A few weeks ago, the Neph prescribed medicine for GERD (reflux, though with Teddy, we have to specify that it’s for gastro reflux, because he does have kidney reflux, too, lol). I didn’t fill the Rx. He had one episode in front of her that was terrible. Retching and crying and arching and it was horrible. But it only happened one other time and I didn’t think that warranted medicine.
Then a week later, we started the puking. Oh my gosh. He pukes, ok? I mean, at least once a day, usually twice. On GOOD days. But he started puking everything. Tuesday through Friday, I kept most of his overnight feed in him, but only about 25% of his day feed. Not nearly enough. He was starting to pee less, even. So I asked some lovely ladies online, if you treat for GERD, what were the symptoms that prompted treatment and did they improve. And I got back “arching the back, whining and clutching at the chest, and retching/crying.” Oh. Wow. That’s Teddy. Yeah.
So, feeling like an idiot, I filled the Rx. I had been attributing the chest grabbing to skin-level discomfort from his PD dressing, and didn’t think much of the arching/crying. Retching is something he does a lot, but is common in kidney babies, so… *shrug.* Idiot.
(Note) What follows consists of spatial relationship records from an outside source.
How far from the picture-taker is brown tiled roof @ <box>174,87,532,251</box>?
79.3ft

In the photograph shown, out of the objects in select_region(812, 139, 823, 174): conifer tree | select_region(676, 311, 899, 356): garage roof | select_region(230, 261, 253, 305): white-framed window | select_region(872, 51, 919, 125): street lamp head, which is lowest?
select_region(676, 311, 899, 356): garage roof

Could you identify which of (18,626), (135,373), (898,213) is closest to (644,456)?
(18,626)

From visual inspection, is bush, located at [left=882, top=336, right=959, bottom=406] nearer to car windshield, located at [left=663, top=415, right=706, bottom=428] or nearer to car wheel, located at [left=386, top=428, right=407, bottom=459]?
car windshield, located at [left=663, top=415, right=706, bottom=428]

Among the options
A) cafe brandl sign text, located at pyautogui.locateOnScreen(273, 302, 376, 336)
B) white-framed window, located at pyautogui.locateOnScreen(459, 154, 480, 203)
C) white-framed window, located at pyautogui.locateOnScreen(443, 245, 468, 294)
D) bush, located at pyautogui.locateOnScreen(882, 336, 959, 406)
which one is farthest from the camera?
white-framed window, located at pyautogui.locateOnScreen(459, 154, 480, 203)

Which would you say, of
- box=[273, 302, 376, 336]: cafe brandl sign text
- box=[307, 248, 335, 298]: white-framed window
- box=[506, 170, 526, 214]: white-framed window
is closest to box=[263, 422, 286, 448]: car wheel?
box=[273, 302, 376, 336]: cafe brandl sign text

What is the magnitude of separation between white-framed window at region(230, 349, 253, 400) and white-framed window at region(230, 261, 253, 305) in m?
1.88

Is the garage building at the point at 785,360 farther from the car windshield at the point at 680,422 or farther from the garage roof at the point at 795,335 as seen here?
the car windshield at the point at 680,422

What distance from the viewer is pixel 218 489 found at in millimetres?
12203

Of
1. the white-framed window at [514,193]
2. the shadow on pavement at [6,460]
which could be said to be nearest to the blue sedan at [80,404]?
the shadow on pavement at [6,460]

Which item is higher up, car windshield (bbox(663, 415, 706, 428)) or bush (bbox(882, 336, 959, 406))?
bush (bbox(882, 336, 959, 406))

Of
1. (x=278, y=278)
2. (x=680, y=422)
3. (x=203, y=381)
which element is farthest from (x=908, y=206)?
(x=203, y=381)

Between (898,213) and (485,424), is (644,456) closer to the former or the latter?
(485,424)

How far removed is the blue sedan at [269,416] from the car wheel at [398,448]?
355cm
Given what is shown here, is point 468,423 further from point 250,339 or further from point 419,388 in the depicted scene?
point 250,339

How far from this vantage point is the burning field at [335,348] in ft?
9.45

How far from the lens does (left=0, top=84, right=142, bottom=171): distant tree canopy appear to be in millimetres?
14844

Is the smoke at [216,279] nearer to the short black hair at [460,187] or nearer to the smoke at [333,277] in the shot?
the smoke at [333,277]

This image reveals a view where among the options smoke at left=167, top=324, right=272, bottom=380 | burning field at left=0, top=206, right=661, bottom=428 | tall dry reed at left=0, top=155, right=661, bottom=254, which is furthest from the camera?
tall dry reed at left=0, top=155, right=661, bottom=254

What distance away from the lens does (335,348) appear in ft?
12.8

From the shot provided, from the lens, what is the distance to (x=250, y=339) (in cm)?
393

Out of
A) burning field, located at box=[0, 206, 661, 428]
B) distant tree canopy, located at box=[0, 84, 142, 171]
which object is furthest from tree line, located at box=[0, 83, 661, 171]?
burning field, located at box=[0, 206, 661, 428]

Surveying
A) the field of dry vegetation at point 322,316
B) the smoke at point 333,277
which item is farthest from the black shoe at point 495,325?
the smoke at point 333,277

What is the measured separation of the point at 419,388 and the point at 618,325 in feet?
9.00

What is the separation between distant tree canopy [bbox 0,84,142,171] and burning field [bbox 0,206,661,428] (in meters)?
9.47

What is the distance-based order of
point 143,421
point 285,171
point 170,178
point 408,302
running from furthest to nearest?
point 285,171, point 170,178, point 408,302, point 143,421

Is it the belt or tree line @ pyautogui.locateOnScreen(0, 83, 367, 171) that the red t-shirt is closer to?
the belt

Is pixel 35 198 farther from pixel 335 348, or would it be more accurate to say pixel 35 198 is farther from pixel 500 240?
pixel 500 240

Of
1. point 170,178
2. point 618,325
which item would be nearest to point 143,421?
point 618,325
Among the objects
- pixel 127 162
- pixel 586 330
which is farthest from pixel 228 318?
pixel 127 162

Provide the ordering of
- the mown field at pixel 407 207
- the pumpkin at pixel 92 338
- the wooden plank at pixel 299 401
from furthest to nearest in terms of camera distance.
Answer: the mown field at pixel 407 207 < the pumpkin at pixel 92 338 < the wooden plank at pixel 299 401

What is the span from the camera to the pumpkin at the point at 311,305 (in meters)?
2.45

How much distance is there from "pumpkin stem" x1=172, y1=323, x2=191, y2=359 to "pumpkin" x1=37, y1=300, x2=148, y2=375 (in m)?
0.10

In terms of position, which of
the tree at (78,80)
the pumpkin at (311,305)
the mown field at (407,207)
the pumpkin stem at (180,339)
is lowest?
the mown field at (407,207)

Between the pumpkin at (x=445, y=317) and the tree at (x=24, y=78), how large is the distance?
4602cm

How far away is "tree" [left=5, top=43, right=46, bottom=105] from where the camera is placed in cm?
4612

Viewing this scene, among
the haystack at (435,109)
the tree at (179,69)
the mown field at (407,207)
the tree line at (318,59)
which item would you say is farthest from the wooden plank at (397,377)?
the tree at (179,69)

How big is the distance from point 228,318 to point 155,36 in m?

Walgreens sucks rocks (love my language on here lately?). I was giving them one last chance to straighten up and fly right because I LOVE their refill app, but they screwed up again and so I was unable to give him any on Friday. Medicap – our new pharmacy – was able to get it to me Friday night and we did his first dose Saturday morning. (pharmacist recommended giving it to him before his first feeding of the day, but, um, seriously. I do meds three times a day, and I’m not adding in an extra time just for this one. He gets it with the rest of the AM meds when I unhook him from the feeding pump.) By Sunday noon, we noticed a marked decrease in vomiting, NO chest grabbing, no arching, no crying/whining/arching, and hardly any retching. YAY.
And I feel like a total jerk for not filling the rx sooner, but honestly – I just didn’t want him to need it. That’s really what it comes down to. I didn’t want him to need it, and I didn’t see what I needed to see.